*REQUIREMENT:* Beginning at the line that contains "Huwag palampasin ang dialysis", write out each remaining line of the entries below exactly as it stands.
------ LISTED ENTRIES
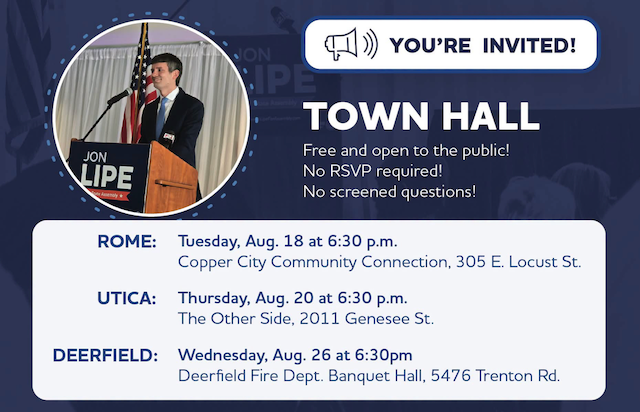 JON
LIPE
State Assembly

YOU'RE INVITED!

TOWN HALL
Free and open to the public!
No RSVP required!
No screened questions!

ROME: Tuesday, Aug. 18 at 6:30 p.m.
Copper City Community Connection, 305 E. Locust St.

UTICA: Thursday, Aug. 20 at 6:30 p.m.
The Other Side, 2011 Genesee St.

DEERFIELD: Wednesday, Aug. 26 at 6:30pm
Deerfield Fire Dept. Banquet Hall, 5476 Trenton Rd.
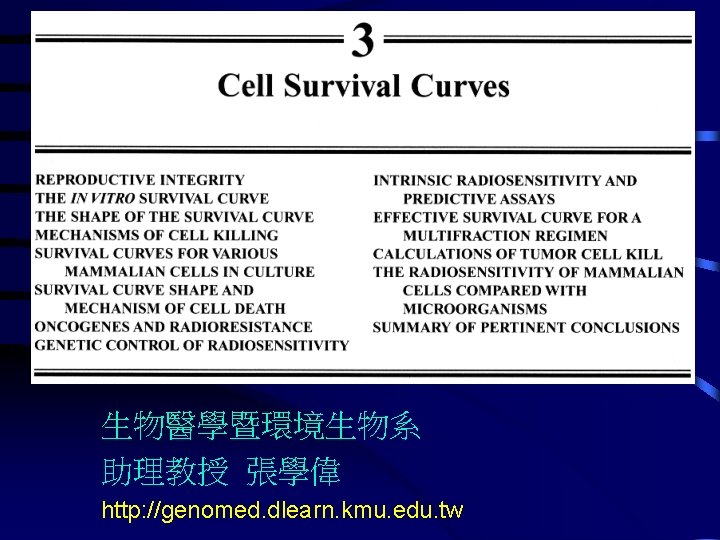 3

Cell Survival Curves

REPRODUCTIVE INTEGRITY
THE IN VITRO SURVIVAL CURVE
THE SHAPE OF THE SURVIVAL CURVE
MECHANISMS OF CELL KILLING
SURVIVAL CURVES FOR VARIOUS MAMMALIAN CELLS IN CULTURE
SURVIVAL CURVE SHAPE AND MECHANISM OF CELL DEATH
ONCOGENES AND RADIORESISTANCE
GENETIC CONTROL OF RADIOSENSITIVITY

INTRINSIC RADIOSENSITIVITY AND PREDICTIVE ASSAYS
EFFECTIVE SURVIVAL CURVE FOR A MULTIFRACTION REGIMEN
CALCULATIONS OF TUMOR CELL KILL
THE RADIOSENSITIVITY OF MAMMALIAN CELLS COMPARED WITH MICROORGANISMS
SUMMARY OF PERTINENT CONCLUSIONS

生物醫學暨環境生物系
助理教授 張學偉
http://genomed.dlearn.kmu.edu.tw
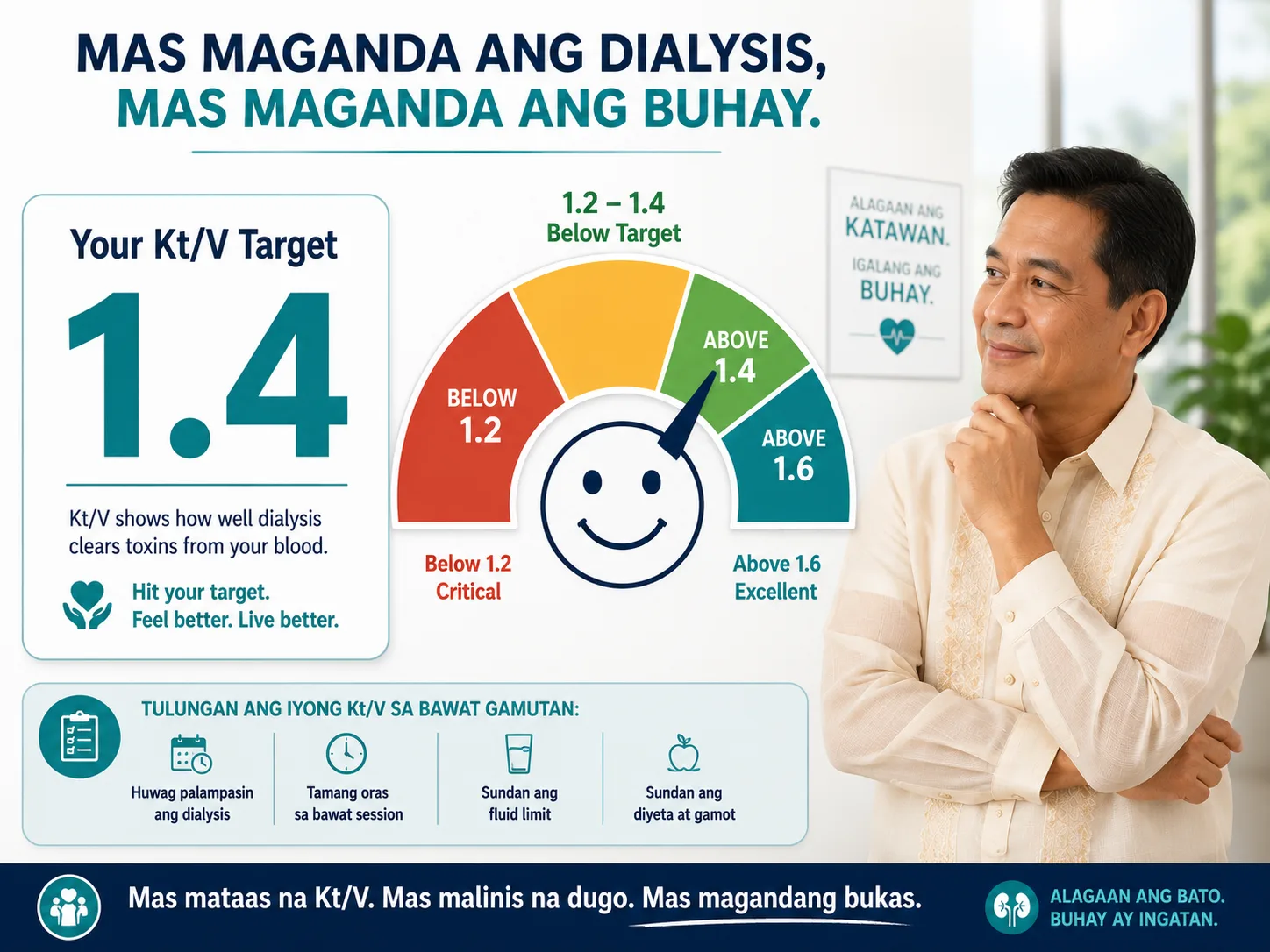 MAS MAGANDA ANG DIALYSIS, MAS MAGANDA ANG BUHAY.

Your Kt/V Target

1.4

Kt/V shows how well dialysis clears toxins from your blood.

Hit your target. Feel better. Live better.

1.2 – 1.4
Below Target

BELOW 1.2

ABOVE 1.4

ABOVE 1.6

Below 1.2
Critical

Above 1.6
Excellent

ALAGAAN ANG KATAWAN.
IGALANG ANG BUHAY.

TULUNGAN ANG IYONG Kt/V SA BAWAT GAMUTAN:

Huwag palampasin ang dialysis

Tamang oras sa bawat session

Sundan ang fluid limit

Sundan ang diyeta at gamot

Mas mataas na Kt/V. Mas malinis na dugo. Mas magandang bukas.

ALAGAAN ANG BATO.
BUHAY AY INGATAN.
------------
*WRITTEN ANSWER:*
Huwag palampasin ang dialysis

Tamang oras sa bawat session

Sundan ang fluid limit

Sundan ang diyeta at gamot

Mas mataas na Kt/V. Mas malinis na dugo. Mas magandang bukas.

ALAGAAN ANG BATO.
BUHAY AY INGATAN.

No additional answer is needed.